In populären Goethe-Biographien findet man selten ihren Namen. Immerhin hat sie 55 Jahre in Weimar gelebt und den oft notleidenden Musenhof entscheidend gefördert. Sie stand mit Goethe und anderen Größen ständig in Kontakt, hat Franz Liszt (wenn auch nur vorübergehend) nach Weimar geholt und sich besonders in der schweren Zeit des Übergangs nach dem Tode Goethes und ihres Schwiegervaters, des Großherzogs Carl August, bewährt. Die Armut, die Anna Amalia von Braunschweig vorgefunden hatte, nachdem sie nach Sachsen-Weimar-Eisenach geheiratet hatte und - schon nach zwei Jahren Witwe - für ihren Sohn Carl August die Regentschaft führte, ist bekannt. Das Ärgste war überstanden, als Carl August 1799 den vermessenen Gedanken faßte, für seinen Sohn Carl Friedrich um eine Tochter des Zaren zu werben. Maria Pawlownas Schwester wurde damals schon von Mecklenburg-Schwerin umworben. Deutsche Prinzessinnen waren ja im Hause Romanow zahlreich vertreten. Aber das kleine Weimar? Immerhin hatte man in St. Petersburg längst vom dortigen "Musenhof" gehört, und der Dichter Friedrich Maximilian von Klinger, in russischen Diensten, bewährte sich als Mittler des Kulturaustauschs.

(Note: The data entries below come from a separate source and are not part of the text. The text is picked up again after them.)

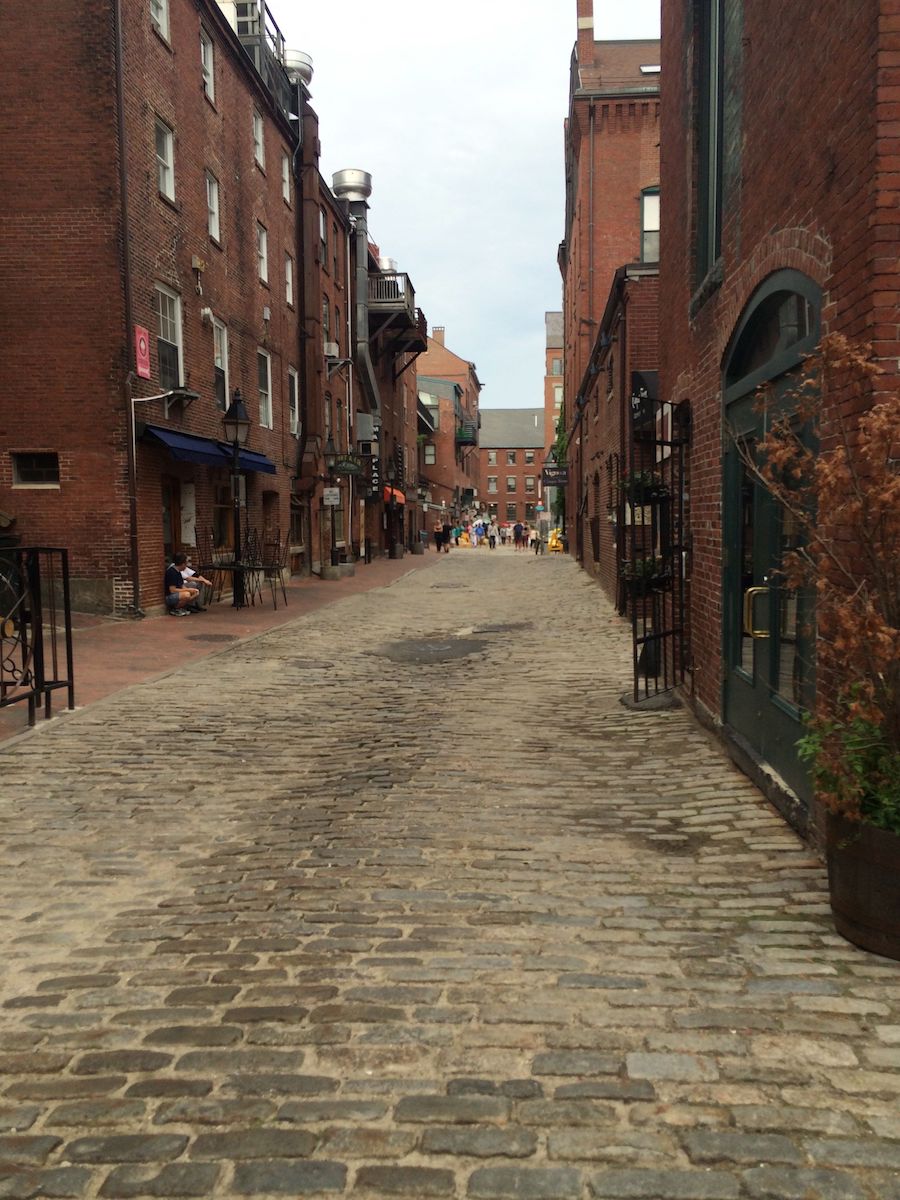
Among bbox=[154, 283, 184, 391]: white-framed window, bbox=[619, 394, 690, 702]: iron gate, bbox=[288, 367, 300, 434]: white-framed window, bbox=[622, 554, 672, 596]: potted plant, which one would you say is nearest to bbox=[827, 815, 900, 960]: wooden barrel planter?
bbox=[619, 394, 690, 702]: iron gate

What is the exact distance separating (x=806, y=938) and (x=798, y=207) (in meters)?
3.55

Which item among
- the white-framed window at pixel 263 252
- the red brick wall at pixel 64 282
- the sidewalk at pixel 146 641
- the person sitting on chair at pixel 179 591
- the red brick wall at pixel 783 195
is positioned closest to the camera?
the red brick wall at pixel 783 195

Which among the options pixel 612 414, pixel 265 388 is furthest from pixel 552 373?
pixel 612 414

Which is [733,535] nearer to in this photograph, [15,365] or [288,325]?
[15,365]

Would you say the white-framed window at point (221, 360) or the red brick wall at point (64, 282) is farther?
the white-framed window at point (221, 360)

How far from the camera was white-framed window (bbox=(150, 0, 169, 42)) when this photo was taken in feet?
53.6

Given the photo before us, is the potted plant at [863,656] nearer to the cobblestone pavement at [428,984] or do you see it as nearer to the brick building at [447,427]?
the cobblestone pavement at [428,984]

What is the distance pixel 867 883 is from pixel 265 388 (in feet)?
73.0

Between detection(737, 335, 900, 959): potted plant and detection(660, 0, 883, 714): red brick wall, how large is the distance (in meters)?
0.47

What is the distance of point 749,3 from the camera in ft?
19.0

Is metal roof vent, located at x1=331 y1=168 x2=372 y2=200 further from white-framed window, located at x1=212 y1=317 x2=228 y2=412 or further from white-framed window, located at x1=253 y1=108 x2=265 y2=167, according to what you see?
white-framed window, located at x1=212 y1=317 x2=228 y2=412

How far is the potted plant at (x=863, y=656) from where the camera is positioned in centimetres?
345

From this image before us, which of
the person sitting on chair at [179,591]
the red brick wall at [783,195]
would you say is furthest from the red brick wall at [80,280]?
the red brick wall at [783,195]

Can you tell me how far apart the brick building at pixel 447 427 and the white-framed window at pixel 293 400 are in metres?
31.4
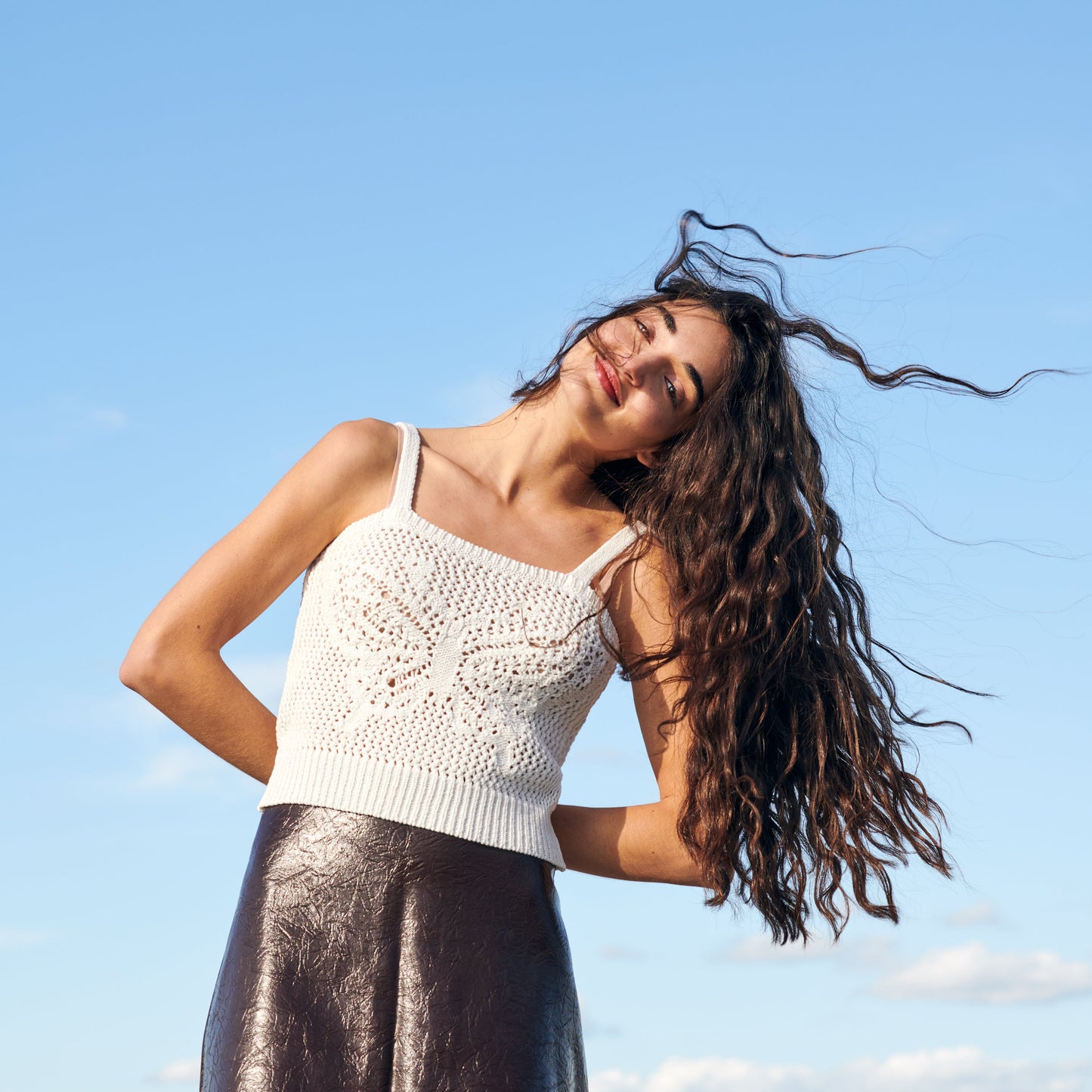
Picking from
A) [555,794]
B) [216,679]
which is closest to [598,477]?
[555,794]

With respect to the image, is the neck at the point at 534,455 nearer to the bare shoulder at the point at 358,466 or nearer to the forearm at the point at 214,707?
the bare shoulder at the point at 358,466

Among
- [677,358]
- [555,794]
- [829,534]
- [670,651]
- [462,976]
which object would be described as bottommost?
[462,976]

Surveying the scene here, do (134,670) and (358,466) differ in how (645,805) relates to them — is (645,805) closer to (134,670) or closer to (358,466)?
(358,466)

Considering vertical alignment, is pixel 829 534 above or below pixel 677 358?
below

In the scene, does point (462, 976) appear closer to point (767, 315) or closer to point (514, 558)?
point (514, 558)

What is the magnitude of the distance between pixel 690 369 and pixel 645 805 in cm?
108

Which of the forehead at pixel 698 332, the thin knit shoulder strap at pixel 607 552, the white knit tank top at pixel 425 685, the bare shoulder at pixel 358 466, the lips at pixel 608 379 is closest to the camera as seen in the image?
the white knit tank top at pixel 425 685

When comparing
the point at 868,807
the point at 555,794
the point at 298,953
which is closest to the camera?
the point at 298,953

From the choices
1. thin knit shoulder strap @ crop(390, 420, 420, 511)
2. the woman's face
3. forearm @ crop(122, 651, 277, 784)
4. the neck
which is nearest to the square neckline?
thin knit shoulder strap @ crop(390, 420, 420, 511)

Solche dynastische Ehen wurden keineswegs im Himmel geschlossen, sondern nach ausgiebigen Vertragsverhandlungen. Der Weimarer Abgesandte mußte mit kargen Spesen auskommen, als er auf die große Reise geschickt wurde. Und als das Vertragswerk fertig und der junge Erbprinz zur Vorstellung am Zarenhof eingeladen war, mußte er in Preußen einen Kredit aufnehmen, um überhaupt reisen zu können. Wie anders sah die Gegenseite aus! Schon zur Verlobung gab es einen Maskenball im Winterpalais, an dem 13.000 Personen teilnahmen. Bei der Vermählung im Sommer 1804 durch zwei hohe orthodoxe Würdenträger (der protestantische Superintendent nahm teil) trug die Braut Schmuck im Wert von zwei Millionen Rubel.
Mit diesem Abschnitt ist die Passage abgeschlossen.